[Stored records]
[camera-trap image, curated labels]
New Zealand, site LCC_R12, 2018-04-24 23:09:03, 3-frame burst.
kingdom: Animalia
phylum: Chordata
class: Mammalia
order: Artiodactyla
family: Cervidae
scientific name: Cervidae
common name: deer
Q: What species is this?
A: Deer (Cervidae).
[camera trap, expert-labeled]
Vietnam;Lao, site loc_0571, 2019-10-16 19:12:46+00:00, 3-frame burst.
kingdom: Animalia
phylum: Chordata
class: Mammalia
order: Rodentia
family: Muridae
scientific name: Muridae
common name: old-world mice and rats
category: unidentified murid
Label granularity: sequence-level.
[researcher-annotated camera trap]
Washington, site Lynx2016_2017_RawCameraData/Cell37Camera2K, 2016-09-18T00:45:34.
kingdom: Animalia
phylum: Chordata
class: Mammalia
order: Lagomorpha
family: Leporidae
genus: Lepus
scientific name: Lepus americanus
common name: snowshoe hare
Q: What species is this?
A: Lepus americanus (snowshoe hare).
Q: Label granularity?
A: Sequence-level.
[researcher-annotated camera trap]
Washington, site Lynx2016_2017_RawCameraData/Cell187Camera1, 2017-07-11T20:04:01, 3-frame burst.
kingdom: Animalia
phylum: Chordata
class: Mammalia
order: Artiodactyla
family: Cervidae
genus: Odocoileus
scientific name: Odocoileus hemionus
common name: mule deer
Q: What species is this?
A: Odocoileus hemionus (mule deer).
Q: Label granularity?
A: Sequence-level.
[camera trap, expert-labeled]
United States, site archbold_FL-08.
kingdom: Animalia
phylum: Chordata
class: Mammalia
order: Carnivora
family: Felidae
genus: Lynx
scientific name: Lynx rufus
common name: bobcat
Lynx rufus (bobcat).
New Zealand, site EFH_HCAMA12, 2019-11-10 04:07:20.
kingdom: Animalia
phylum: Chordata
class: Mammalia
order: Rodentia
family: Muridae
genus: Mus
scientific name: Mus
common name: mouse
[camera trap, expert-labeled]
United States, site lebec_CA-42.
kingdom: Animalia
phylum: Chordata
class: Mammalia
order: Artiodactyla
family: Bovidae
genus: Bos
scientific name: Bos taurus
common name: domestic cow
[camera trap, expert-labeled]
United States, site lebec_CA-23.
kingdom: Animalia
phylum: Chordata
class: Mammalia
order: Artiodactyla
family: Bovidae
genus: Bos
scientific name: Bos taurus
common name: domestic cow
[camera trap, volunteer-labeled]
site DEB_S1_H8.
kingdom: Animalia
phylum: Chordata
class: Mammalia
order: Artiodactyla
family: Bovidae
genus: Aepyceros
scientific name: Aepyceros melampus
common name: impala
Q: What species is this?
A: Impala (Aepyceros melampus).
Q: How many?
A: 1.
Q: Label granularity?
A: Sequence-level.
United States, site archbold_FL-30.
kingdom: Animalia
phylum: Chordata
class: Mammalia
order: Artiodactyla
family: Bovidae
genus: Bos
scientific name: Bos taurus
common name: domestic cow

- [Exercise prompt] Write out all of the records above exactly as they appear.

- [Response]
[camera-trap image, curated labels]
New Zealand, site LCC_R12, 2018-04-24 23:09:03, 3-frame burst.
kingdom: Animalia
phylum: Chordata
class: Mammalia
order: Artiodactyla
family: Cervidae
scientific name: Cervidae
common name: deer
Q: What species is this?
A: Deer (Cervidae).
[camera trap, expert-labeled]
Vietnam;Lao, site loc_0571, 2019-10-16 19:12:46+00:00, 3-frame burst.
kingdom: Animalia
phylum: Chordata
class: Mammalia
order: Rodentia
family: Muridae
scientific name: Muridae
common name: old-world mice and rats
category: unidentified murid
Label granularity: sequence-level.
[researcher-annotated camera trap]
Washington, site Lynx2016_2017_RawCameraData/Cell37Camera2K, 2016-09-18T00:45:34.
kingdom: Animalia
phylum: Chordata
class: Mammalia
order: Lagomorpha
family: Leporidae
genus: Lepus
scientific name: Lepus americanus
common name: snowshoe hare
Q: What species is this?
A: Lepus americanus (snowshoe hare).
Q: Label granularity?
A: Sequence-level.
[researcher-annotated camera trap]
Washington, site Lynx2016_2017_RawCameraData/Cell187Camera1, 2017-07-11T20:04:01, 3-frame burst.
kingdom: Animalia
phylum: Chordata
class: Mammalia
order: Artiodactyla
family: Cervidae
genus: Odocoileus
scientific name: Odocoileus hemionus
common name: mule deer
Q: What species is this?
A: Odocoileus hemionus (mule deer).
Q: Label granularity?
A: Sequence-level.
[camera trap, expert-labeled]
United States, site archbold_FL-08.
kingdom: Animalia
phylum: Chordata
class: Mammalia
order: Carnivora
family: Felidae
genus: Lynx
scientific name: Lynx rufus
common name: bobcat
Lynx rufus (bobcat).
New Zealand, site EFH_HCAMA12, 2019-11-10 04:07:20.
kingdom: Animalia
phylum: Chordata
class: Mammalia
order: Rodentia
family: Muridae
genus: Mus
scientific name: Mus
common name: mouse
[camera trap, expert-labeled]
United States, site lebec_CA-42.
kingdom: Animalia
phylum: Chordata
class: Mammalia
order: Artiodactyla
family: Bovidae
genus: Bos
scientific name: Bos taurus
common name: domestic cow
[camera trap, expert-labeled]
United States, site lebec_CA-23.
kingdom: Animalia
phylum: Chordata
class: Mammalia
order: Artiodactyla
family: Bovidae
genus: Bos
scientific name: Bos taurus
common name: domestic cow
[camera trap, volunteer-labeled]
site DEB_S1_H8.
kingdom: Animalia
phylum: Chordata
class: Mammalia
order: Artiodactyla
family: Bovidae
genus: Aepyceros
scientific name: Aepyceros melampus
common name: impala
Q: What species is this?
A: Impala (Aepyceros melampus).
Q: How many?
A: 1.
Q: Label granularity?
A: Sequence-level.
United States, site archbold_FL-30.
kingdom: Animalia
phylum: Chordata
class: Mammalia
order: Artiodactyla
family: Bovidae
genus: Bos
scientific name: Bos taurus
common name: domestic cow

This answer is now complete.